Your task: Gather every line in the records below that contains the word "each", and copy those lines out in full.

Rows of spatial question data:

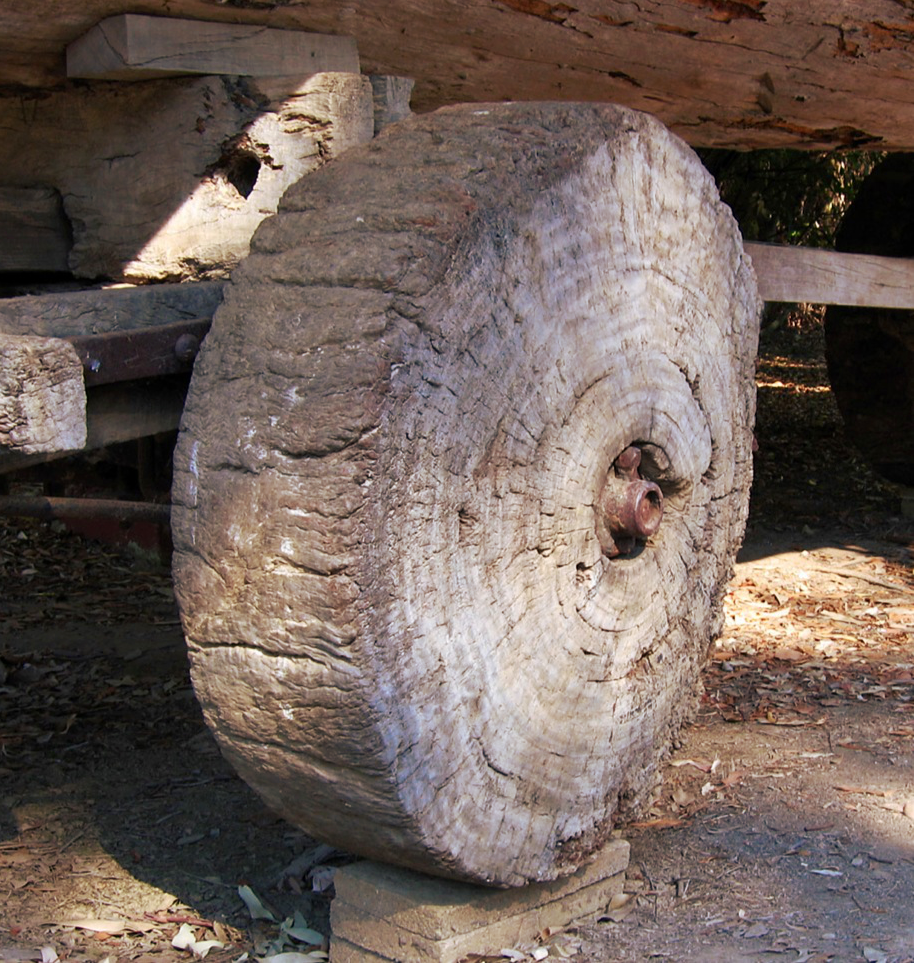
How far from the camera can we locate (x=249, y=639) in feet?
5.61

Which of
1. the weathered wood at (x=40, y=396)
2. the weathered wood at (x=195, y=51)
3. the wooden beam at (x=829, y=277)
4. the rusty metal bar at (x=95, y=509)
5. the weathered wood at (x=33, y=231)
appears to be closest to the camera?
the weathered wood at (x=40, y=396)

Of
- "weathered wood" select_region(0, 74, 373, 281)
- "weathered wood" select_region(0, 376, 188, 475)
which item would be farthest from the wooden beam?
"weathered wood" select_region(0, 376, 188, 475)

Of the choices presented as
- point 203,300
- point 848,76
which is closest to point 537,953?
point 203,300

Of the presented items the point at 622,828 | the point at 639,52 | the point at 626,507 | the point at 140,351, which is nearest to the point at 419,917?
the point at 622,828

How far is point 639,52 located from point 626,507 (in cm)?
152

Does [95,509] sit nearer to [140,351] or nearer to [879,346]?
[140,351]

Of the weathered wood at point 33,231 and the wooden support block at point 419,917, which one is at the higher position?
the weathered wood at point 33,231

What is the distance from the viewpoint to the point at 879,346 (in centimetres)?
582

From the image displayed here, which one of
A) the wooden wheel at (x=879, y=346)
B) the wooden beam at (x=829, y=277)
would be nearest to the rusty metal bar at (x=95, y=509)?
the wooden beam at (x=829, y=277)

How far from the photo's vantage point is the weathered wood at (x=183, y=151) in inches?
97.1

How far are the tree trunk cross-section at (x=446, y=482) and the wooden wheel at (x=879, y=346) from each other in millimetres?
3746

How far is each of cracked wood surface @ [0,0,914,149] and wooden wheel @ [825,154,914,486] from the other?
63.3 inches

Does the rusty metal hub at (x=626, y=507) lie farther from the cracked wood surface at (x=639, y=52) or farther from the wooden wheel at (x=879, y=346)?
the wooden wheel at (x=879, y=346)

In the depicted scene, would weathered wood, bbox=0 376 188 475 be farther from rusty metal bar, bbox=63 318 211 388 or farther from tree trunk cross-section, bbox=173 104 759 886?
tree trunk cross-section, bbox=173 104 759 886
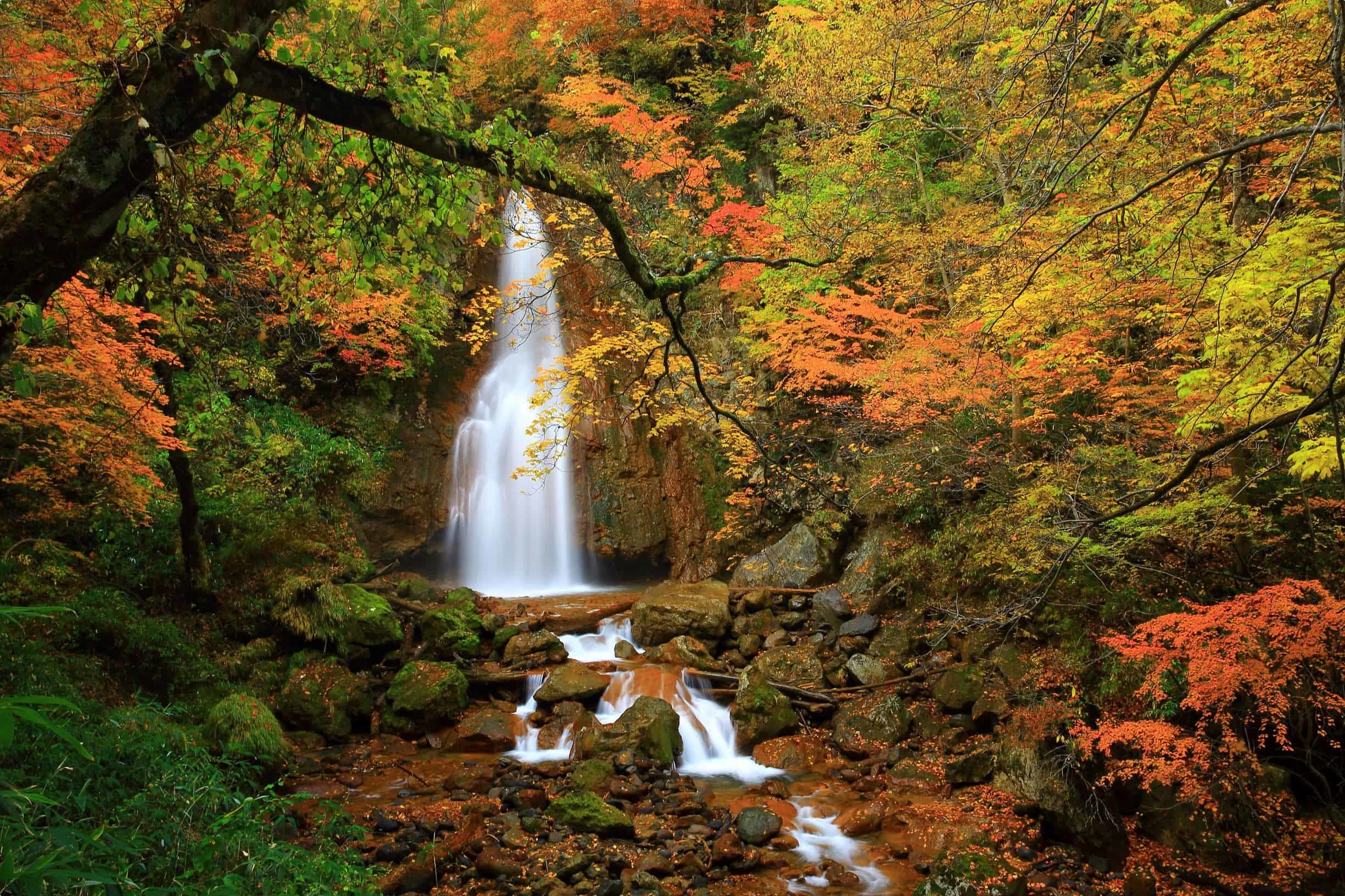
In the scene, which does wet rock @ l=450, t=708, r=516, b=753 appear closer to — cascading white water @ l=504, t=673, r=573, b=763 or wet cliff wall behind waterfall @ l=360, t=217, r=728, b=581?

...

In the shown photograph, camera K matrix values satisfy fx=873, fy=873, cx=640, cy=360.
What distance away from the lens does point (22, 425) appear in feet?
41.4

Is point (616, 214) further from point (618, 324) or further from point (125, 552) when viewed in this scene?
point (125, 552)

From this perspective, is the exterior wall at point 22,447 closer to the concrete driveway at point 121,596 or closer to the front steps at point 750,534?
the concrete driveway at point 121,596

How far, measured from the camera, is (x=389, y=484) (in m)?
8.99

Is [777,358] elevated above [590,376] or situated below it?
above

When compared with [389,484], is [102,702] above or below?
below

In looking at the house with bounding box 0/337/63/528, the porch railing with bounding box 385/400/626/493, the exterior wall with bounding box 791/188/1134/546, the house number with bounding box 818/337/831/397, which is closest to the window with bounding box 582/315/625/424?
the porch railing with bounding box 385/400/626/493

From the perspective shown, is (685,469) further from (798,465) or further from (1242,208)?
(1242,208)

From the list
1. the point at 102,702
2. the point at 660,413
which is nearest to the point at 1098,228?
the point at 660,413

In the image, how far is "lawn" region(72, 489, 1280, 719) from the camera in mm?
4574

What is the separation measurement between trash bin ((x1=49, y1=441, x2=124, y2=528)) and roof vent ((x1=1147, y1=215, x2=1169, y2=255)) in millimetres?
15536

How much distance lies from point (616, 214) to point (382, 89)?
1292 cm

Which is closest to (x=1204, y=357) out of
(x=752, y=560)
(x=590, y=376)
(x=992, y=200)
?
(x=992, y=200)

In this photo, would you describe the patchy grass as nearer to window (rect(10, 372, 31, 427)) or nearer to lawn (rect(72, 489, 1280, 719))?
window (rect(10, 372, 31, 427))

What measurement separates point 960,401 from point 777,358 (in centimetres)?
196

Output of the task:
How far are the tree trunk cross-section at (x=446, y=482) and the wooden wheel at (x=879, y=346) from each other in millimetres?
How far is each of cracked wood surface @ [0,0,914,149] and wooden wheel @ [825,154,914,486] from the other?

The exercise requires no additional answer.